**Reading text**
## start

Risks of Buying a Car with Outstanding Finance

Featured Image of an Article Explaining About the Risk of Buying a Car with Outstanding Finance

Buying a car can be an exciting experience, but it also comes with its fair share of risks, including buying a car with outstanding finance.

With more and more vehicles purchased on finance, there’s a big chance that the vehicle you are interested in may just have finance owing on it. What this means is that you could end up paying someone else’s debt owed on the car or have the vehicle repossessed, and you lose your money and car.

To avoid these risks, it is extremely important to run a full car history check before paying for a vehicle. In this article, we explain the risks involved in buying a car with outstanding finance and find out the best ways to ensure you steer clear of one.

What is Outstanding Finance on a Car?

Outstanding finance is the money owed on a vehicle, outstanding and not yet fully paid by the owner. In other words, the owner is still making payments for the car. 

Almost 90% of private car buyers cannot afford to pay for a vehicle without some form of financial aid. When a buyer pays for a vehicle with financing, the lender becomes the actual owner of the vehicle and the buyer needs to pay off their contract before they legally own the vehicle.

In a situation where the car owner feels like it’s time to sell their financed vehicles , they must settle the debt before they can sell it. It is even illegal to sell a car with outstanding finance, but somehow, some of these vehicles end up on the market.

When you come across such vehicles, it is best to avoid them since you may find yourself facing financial and legal complications along the line.

However, if you already bought the vehicle and had no idea about its outstanding finance, you have the right to keep it. This is called ‘good title’ and means you bought the car in good faith without knowing it had outstanding finances.

## end

(Questions about scene geometry)
## start

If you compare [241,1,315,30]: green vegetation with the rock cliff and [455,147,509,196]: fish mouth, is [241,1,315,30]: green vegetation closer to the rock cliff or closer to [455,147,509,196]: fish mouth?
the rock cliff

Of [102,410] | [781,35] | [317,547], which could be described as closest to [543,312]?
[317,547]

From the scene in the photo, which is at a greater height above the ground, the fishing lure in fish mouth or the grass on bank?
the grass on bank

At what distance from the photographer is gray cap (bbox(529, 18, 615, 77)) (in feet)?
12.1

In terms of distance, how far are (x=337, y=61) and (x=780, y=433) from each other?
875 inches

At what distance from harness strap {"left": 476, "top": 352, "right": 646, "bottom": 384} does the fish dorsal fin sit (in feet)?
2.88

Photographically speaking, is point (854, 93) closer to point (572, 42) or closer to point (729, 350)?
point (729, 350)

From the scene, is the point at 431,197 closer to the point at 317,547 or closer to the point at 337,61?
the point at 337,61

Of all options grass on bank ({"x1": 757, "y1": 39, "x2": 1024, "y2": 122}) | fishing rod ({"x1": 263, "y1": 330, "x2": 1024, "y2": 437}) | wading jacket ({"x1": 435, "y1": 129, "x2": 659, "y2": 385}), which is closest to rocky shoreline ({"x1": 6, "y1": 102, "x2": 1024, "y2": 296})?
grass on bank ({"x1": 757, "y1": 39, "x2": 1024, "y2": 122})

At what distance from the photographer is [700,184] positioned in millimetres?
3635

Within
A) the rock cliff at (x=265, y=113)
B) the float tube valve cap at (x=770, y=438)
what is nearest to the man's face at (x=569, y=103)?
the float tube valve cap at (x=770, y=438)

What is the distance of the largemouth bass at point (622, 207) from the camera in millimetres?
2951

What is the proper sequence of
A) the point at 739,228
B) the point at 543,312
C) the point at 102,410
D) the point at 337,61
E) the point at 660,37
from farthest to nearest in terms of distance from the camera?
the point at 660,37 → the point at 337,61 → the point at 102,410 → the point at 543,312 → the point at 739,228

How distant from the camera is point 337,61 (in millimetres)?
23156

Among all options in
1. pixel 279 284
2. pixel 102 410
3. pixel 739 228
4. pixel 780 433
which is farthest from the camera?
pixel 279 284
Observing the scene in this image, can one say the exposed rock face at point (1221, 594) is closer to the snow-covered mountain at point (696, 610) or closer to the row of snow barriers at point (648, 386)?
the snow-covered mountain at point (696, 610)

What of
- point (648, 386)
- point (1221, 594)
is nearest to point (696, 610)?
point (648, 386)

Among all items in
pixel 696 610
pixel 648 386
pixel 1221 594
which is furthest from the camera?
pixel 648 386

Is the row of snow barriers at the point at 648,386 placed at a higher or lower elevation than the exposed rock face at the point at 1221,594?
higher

## end

**Your instructions**
In the article on buying a car with outstanding finance, what is the name for a buyer's right to keep a car bought in good faith without knowing it had outstanding finance?

**Problem solution**
It is called "good title."